Еды на столе было навалом, и я начал уплетать всё подряд. Денег на угощенье отец никогда не жалел. Сам он этих деликатесов не ел. Его вкус был прост: гамбургеры, стейки, картошка-фри. Вечеринки он устраивал с размахом. Хлебосольство или показуха? Во всех поступках отца я прочитывал фальшь. Протест против него я культивировал: не мог простить ему наших с матерью страданий. Почувствовав, что я за ним наблюдаю, он обернулся. Глаза у него стеклянные. По ним ничего не определишь. Человек он закрытый. Я тоже. Но есть различие: закрытость отца – это его суть, а моя – защита. Замкнутым меня сделало одиночество. «Одиночество и ярость – опасное сочетание», – наткнулся я как-то на чьё-то высказывание в Сети. Не знаю, не знаю… В одиночестве есть преимущество: никто не лезет тебе в душу, не переворачивает там всё вверх тормашками, а про ярость я уже говорил: ничего страшного в ней не вижу.
Иногда, правда, я не знал, чего от ярости ожидать.
Насытившись, я пошёл к себе в комнату. Включил компьютер. На форуме по-прежнему живо обсуждали бойню в университете. Рассуждали о том, что толкает человека на подобное. Вернее, ругались, а не рассуждали. Один участник – Скорпион – настрочил с апломбом, что корень всего – это ненависть к себе, которая переходит в ненависть к окружающим. Он вечно прикалывался, нарочно всех подзуживал, прикидывался этаким мудрецом, а народ больно серьёзно воспринимал все его заумные речи. Сейчас тоже. Разом накинулись на него: не пишите ерунды, отморозок этот всех ненавидел, поэтому и устроил бойню, а себя небось обожал до умопомрачения. Я с ними не согласился. Если обожал, зачем пустил себе пулю в лоб?

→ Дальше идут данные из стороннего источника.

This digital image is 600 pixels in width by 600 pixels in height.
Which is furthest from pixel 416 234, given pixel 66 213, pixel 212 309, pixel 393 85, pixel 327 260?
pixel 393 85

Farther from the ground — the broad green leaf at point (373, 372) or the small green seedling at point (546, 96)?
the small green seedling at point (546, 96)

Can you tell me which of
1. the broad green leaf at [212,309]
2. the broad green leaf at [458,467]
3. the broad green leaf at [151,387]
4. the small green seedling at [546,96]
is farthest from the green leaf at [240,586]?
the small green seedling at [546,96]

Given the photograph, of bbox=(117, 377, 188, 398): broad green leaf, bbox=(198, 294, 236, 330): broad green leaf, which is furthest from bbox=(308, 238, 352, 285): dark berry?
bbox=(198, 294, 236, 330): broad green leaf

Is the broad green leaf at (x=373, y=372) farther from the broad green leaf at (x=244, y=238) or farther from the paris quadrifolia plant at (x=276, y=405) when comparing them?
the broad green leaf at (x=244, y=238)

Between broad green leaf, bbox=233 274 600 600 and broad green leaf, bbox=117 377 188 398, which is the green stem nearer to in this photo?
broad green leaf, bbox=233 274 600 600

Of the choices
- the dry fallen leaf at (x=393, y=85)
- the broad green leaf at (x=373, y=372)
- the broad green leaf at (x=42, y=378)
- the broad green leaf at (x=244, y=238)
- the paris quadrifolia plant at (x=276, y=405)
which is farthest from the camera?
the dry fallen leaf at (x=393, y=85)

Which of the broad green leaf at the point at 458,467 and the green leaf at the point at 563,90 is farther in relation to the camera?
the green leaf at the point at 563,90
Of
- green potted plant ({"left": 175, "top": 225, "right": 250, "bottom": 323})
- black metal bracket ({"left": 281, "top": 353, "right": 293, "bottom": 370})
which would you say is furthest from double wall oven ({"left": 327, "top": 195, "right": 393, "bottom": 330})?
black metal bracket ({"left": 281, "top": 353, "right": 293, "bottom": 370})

Переспорить Скорпиона было трудно. Я так и видел, как он сидит, глядя на экран компа, и хихикает: пишите-пишите, сейчас я вам выдам. Ну и выдал – накатал километровый пост. Мог бы уложиться в одну фразу. Сделаю это за него. Его мысль была не нова, я уже где-то это читал: проще винить в своих ошибках других, чем себя, а когда винишь, то мстишь. Народ в ответ расшумелся: нечего больше делать, как анализировать какого-то выродка, жаль только, что он застрелился, легко отделался, не застрелился бы – на кусочки бы его порвали.
«От трусости застрелился, знал, что его ждёт, слабаком был», – вставил я. Мне тоже хотелось слегка пофорсить. Не одному же Скорпиону все лавры!
«Да, слабаком, – поддержал Скорпион, – поэтому и мстил». И прочёл всем мораль о том, что быть кровожадными – значит ничем не отличаться от этого отморозка.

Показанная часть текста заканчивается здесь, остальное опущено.